India’s Bonds Rally as Low Inflation Spurs Rate-Cut Speculation

India’s bonds rallied, pushing the 10-year yield to a 13-month low, on speculation slower inflation amid a drop in global crude oil prices will allow the central bank to cut borrowing costs.

The nation imports about 80 percent of its oil needs and a 23 percent slump in Brent crude since the end of June has contributed to consumer prices rising at the slowest pace since 2012. Indian Oil Corporation Ltd. said last week it will reduce the retail gasoline prices effective from today.

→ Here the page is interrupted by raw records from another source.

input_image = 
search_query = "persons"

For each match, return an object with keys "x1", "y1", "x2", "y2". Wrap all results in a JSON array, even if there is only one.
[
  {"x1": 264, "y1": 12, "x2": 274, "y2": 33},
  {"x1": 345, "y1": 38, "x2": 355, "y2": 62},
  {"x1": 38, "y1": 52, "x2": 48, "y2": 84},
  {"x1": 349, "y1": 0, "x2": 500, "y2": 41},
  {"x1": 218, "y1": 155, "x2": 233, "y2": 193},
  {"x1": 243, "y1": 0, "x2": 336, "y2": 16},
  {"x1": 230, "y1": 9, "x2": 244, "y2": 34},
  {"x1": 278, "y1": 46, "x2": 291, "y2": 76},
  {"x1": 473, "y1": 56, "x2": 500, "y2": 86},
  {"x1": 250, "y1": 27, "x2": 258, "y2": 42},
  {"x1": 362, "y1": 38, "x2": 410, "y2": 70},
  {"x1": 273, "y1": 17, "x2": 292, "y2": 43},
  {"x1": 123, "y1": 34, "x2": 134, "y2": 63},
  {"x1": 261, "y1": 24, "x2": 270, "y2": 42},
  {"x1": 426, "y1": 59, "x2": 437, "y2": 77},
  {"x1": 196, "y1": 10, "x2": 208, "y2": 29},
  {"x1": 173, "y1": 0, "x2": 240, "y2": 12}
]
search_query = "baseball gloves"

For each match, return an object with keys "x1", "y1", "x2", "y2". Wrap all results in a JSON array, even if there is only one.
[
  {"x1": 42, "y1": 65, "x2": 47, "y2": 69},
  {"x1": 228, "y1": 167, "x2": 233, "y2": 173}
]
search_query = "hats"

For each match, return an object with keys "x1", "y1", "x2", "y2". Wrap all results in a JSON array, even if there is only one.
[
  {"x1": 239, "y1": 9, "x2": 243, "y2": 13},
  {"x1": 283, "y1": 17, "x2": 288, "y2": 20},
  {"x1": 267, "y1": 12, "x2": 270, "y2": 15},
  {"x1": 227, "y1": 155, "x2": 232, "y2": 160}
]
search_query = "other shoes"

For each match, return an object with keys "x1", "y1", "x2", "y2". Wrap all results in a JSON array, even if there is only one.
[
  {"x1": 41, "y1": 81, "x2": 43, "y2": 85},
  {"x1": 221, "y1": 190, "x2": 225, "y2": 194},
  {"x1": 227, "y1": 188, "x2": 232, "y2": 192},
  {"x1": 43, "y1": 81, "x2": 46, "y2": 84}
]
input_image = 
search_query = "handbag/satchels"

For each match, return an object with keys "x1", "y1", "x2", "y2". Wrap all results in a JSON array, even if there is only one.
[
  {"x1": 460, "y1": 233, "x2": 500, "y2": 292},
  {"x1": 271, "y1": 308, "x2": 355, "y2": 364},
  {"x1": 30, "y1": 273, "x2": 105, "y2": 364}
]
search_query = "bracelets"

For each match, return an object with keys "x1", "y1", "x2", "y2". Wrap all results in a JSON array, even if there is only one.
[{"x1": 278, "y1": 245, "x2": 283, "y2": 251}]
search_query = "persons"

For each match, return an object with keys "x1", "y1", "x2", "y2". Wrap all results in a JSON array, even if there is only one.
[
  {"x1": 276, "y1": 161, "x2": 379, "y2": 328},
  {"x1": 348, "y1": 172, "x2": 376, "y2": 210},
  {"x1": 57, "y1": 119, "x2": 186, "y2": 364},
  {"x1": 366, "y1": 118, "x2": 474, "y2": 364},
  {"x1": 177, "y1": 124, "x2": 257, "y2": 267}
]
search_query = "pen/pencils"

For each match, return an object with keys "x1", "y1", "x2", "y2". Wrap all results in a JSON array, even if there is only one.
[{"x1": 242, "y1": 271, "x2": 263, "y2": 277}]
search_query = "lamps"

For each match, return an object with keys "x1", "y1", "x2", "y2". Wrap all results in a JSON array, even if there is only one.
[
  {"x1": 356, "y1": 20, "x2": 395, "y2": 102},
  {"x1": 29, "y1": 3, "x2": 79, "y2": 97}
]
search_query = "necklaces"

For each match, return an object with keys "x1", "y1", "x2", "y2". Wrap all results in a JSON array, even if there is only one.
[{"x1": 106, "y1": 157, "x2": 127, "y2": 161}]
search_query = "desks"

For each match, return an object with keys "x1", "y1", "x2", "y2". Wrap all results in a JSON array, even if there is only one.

The yield on the 8.4 percent sovereign notes due July 2024 fell two basis points, or 0.02 percentage point, to close at 8.26 percent in Mumbai, the lowest level for benchmark 10-year debt since September 2013, according to prices from the central bank’s trading system.

“The drop in commodity prices is giving the overall comfort that inflation will be under control,” said Harish Agarwal, a fixed-income trader at FirstRand Ltd. in Mumbai. “The markets are positioning for a rate cut early next year.”

The yield had dropped to as low as 8.22 percent during the session and pared gains after the central bank announced conducting open-market sales of bonds worth 100 billion rupees ($1.6 billion), the RBI said in a statement.

Reserve Bank of India Governor Raghuram Rajan has kept the benchmark repurchase rate at 8 percent after three increases from September 2013 through January. With inflation stabilizing, it’s time to start reducing borrowing costs, Finance Minister Arun Jaitley said in an interview with the Times of India newspaper published Oct. 25.

An index of consumer prices rose to 6.46 percent from a year earlier in September, official data show.

One-year interest-rate swaps, derivative contracts used to guard against swings in funding costs, fell six basis points to 8.05 percent, according to data compiled by Bloomberg. The rupee slipped less than 0.1 percent to 61.4150 per dollar, according to prices from local banks compiled by Bloomberg.

Three-month offshore non-deliverable forwards in the rupee were little changed at 62.26 per dollar. Forwards are agreements to buy or sell assets at a set price and date, and non-deliverable contracts are settled in dollars.